Collected data entries
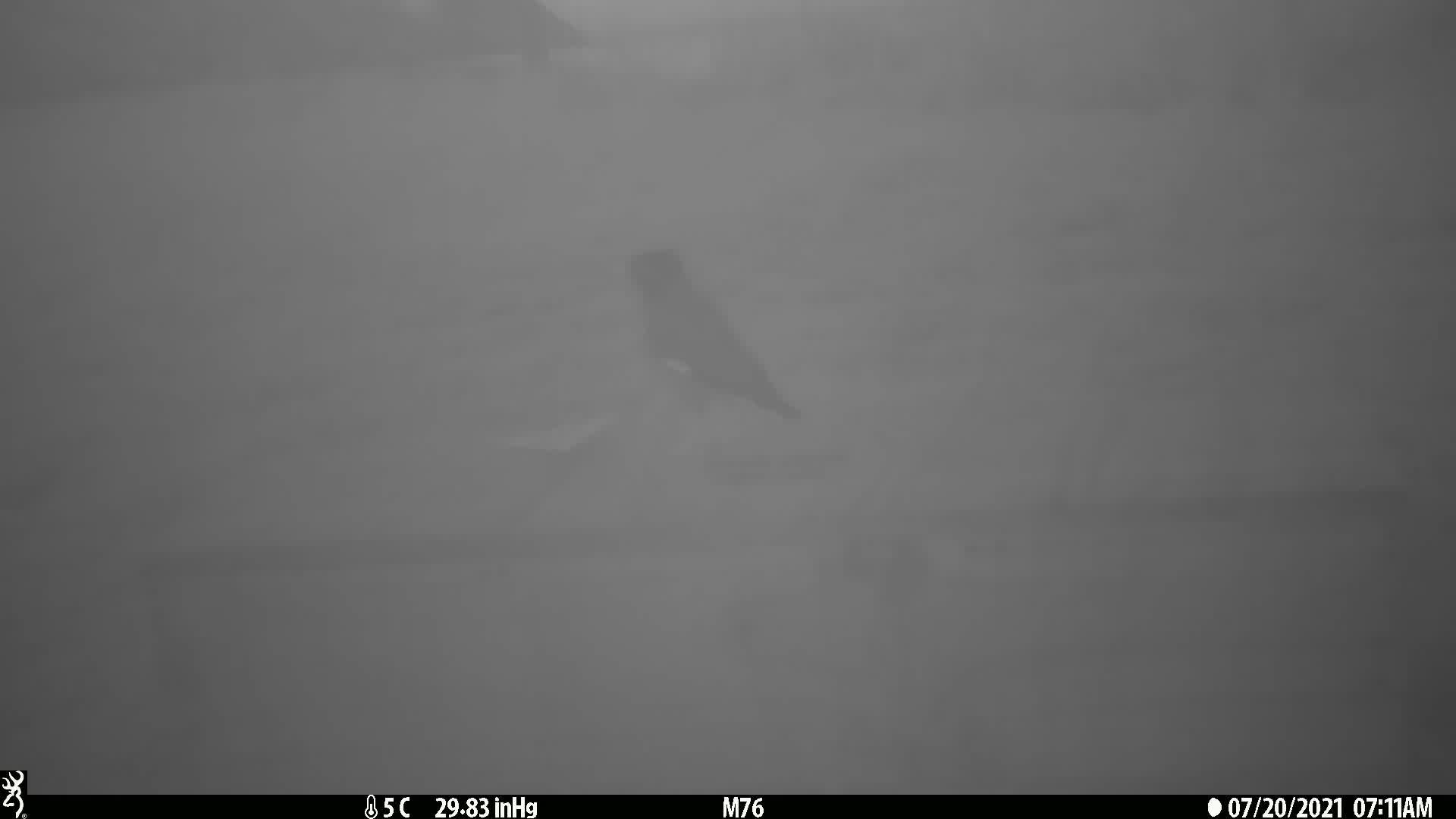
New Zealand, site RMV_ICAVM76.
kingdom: Animalia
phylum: Chordata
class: Aves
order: Passeriformes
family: Sturnidae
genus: Acridotheres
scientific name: Acridotheres tristis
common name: common myna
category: myna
Myna (common myna) (Acridotheres tristis).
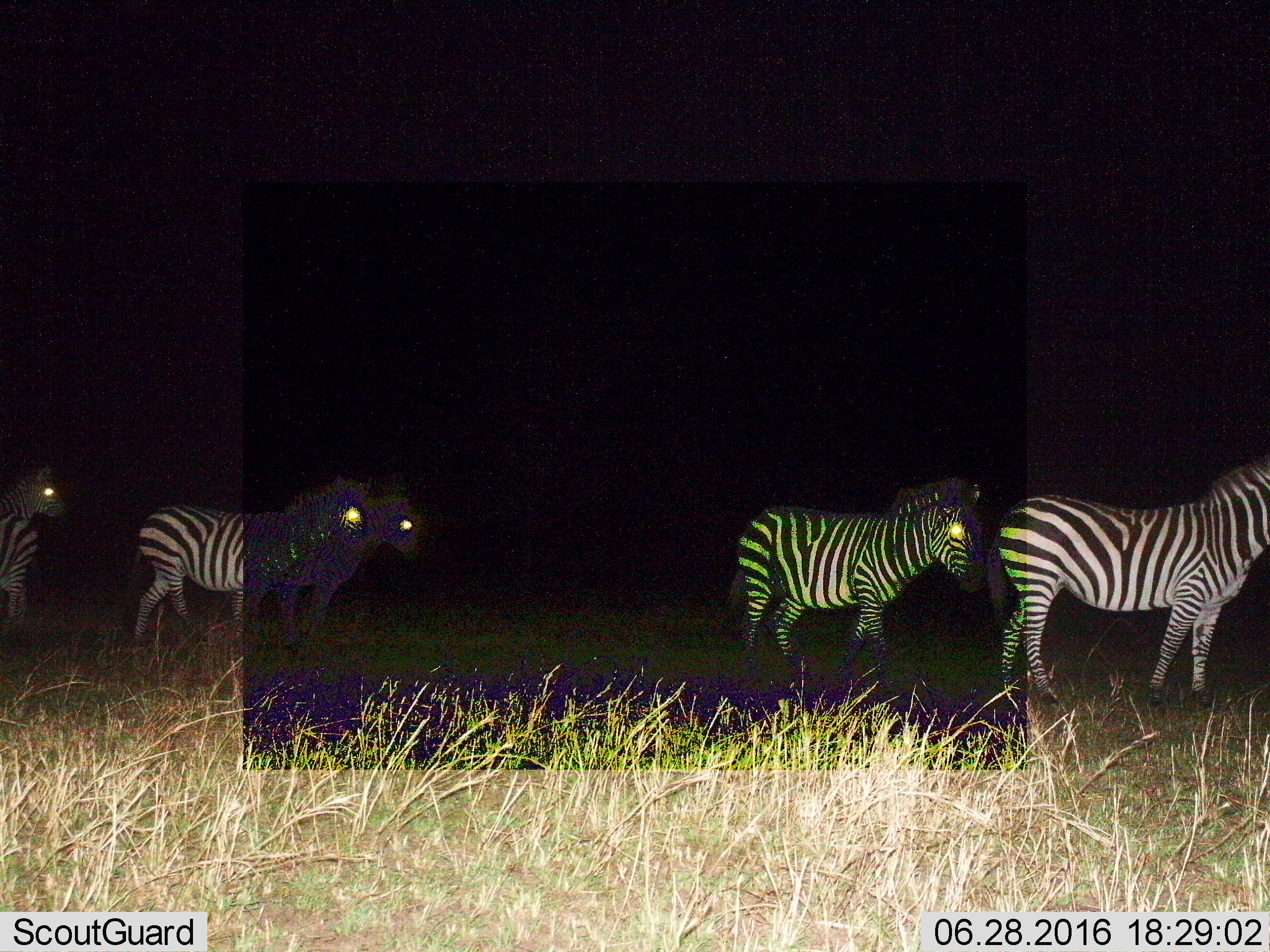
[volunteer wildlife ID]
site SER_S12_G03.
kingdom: Animalia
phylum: Chordata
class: Mammalia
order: Perissodactyla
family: Equidae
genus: Equus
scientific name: Equus quagga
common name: plains zebra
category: zebraplains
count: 5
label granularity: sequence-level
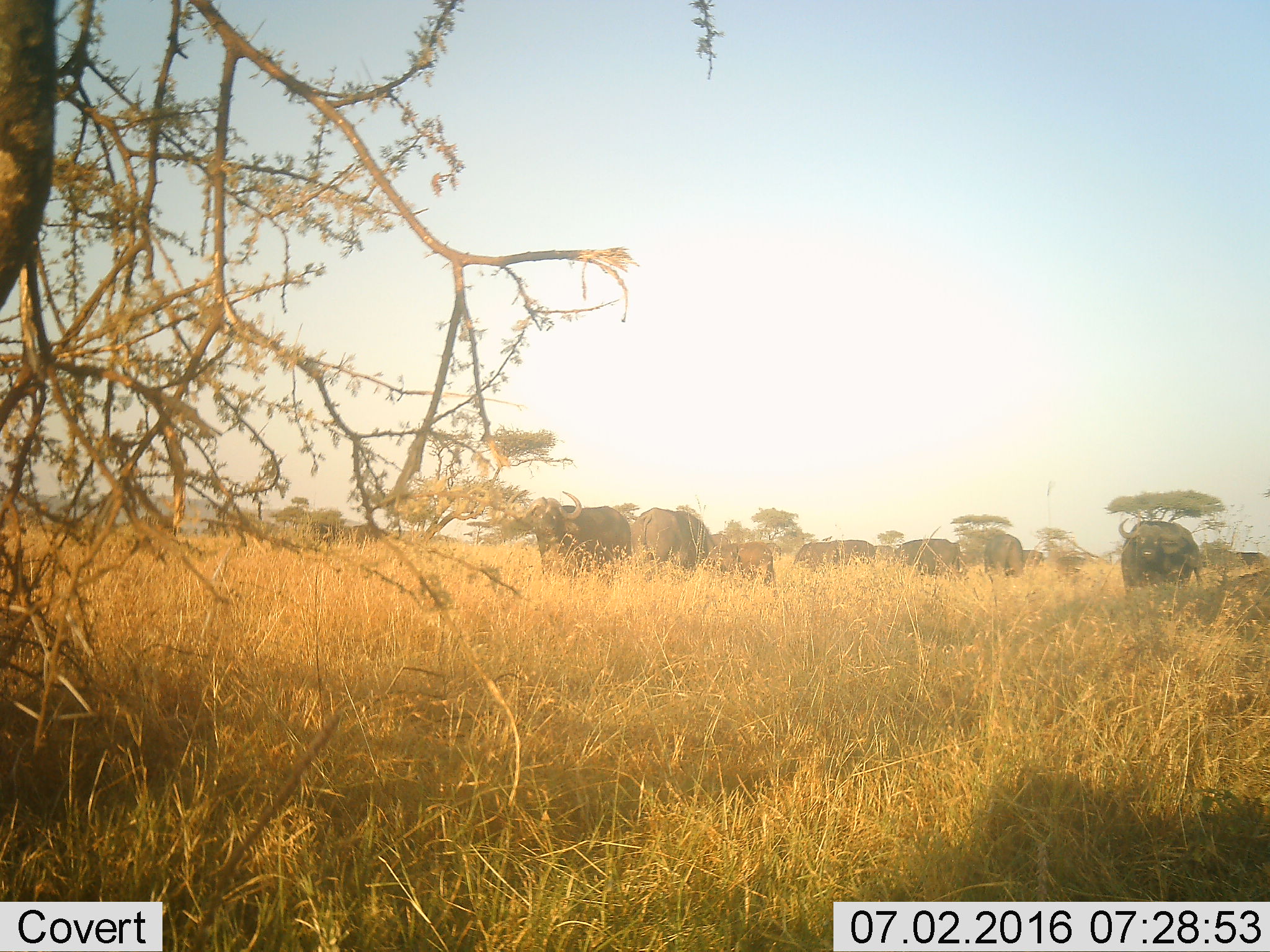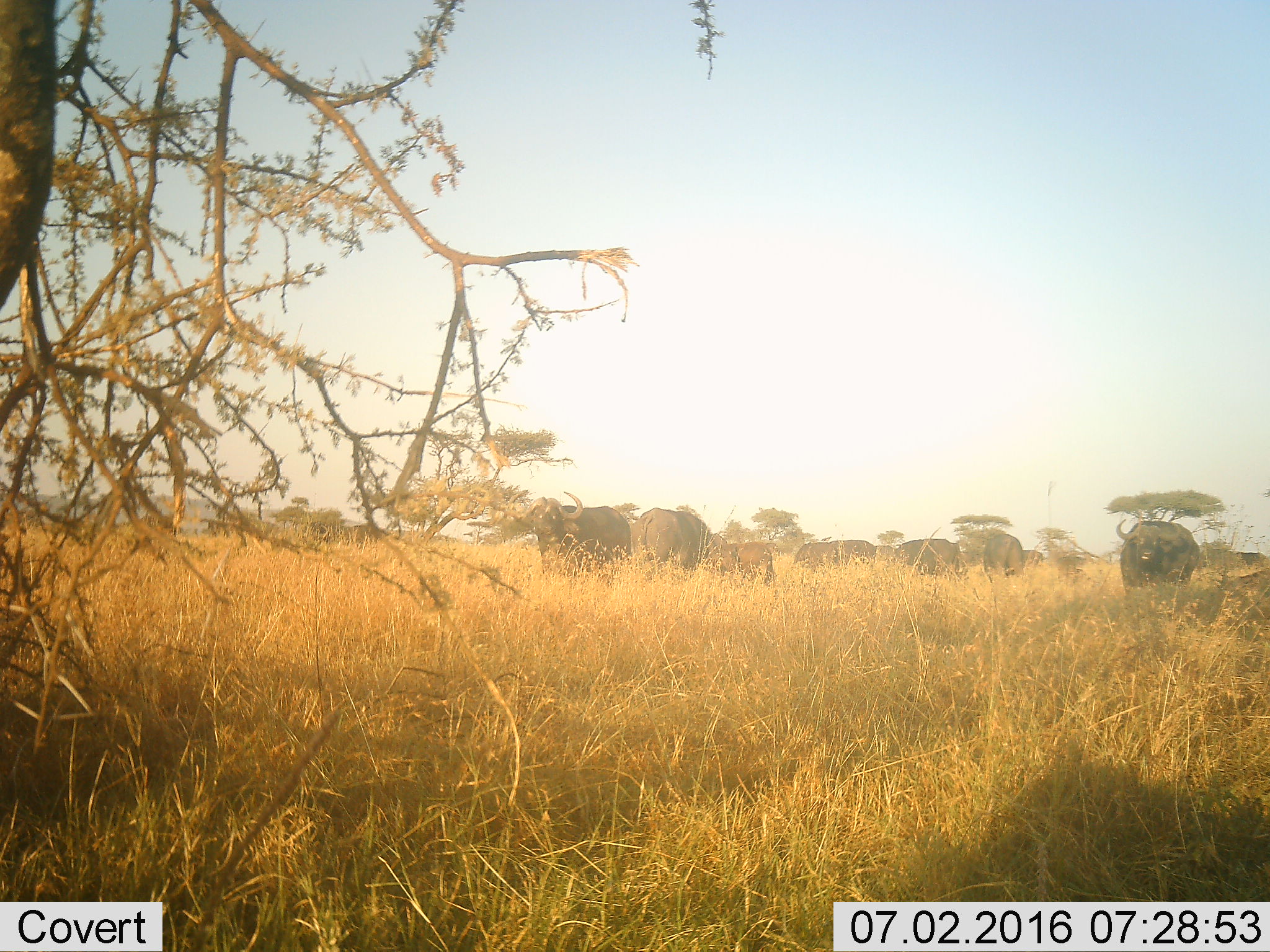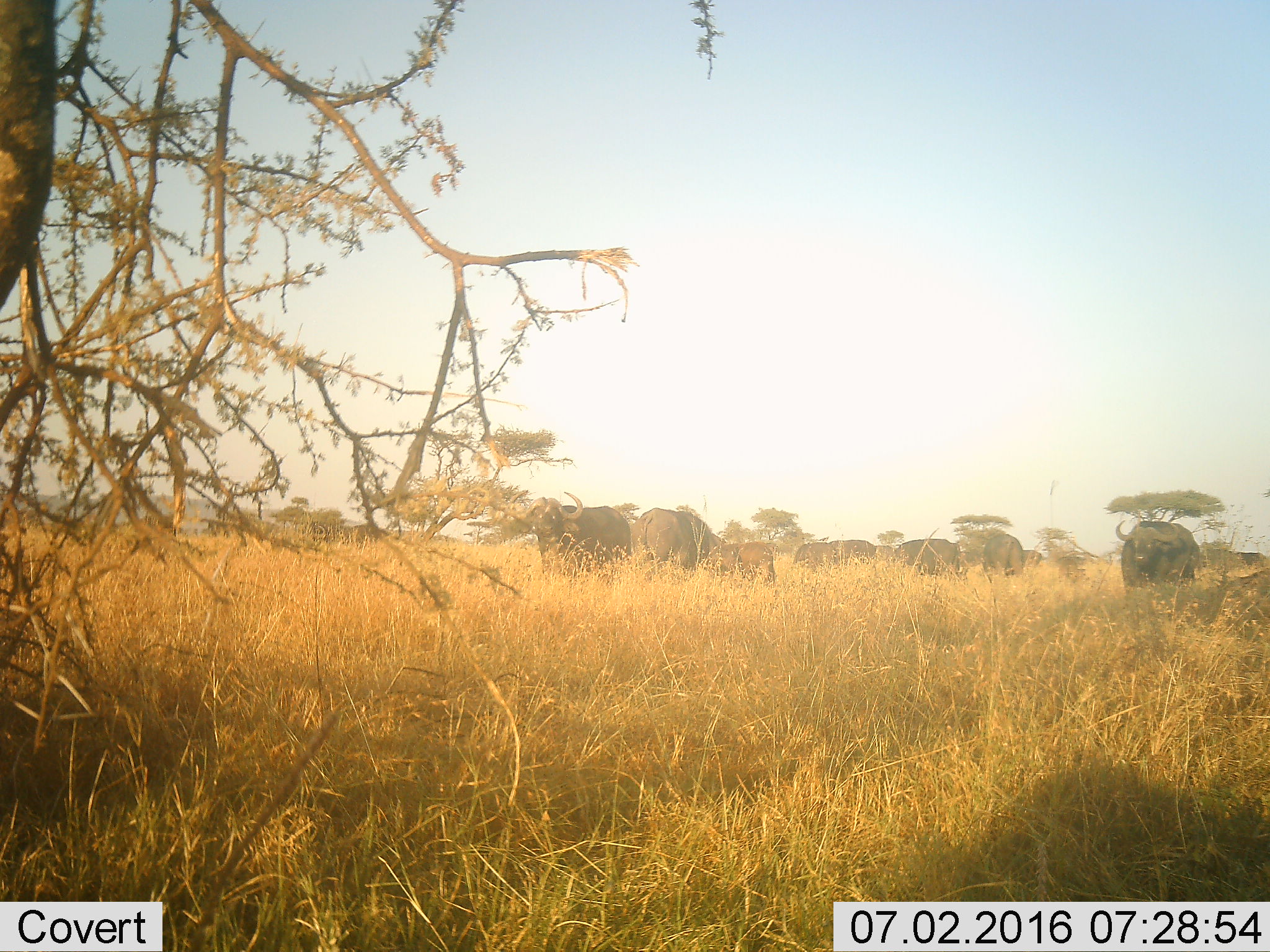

**Task item**
From the entries above, extract every line where the word "site" appears.

**Exercise response**
New Zealand, site RMV_ICAVM76.
site SER_S12_G03.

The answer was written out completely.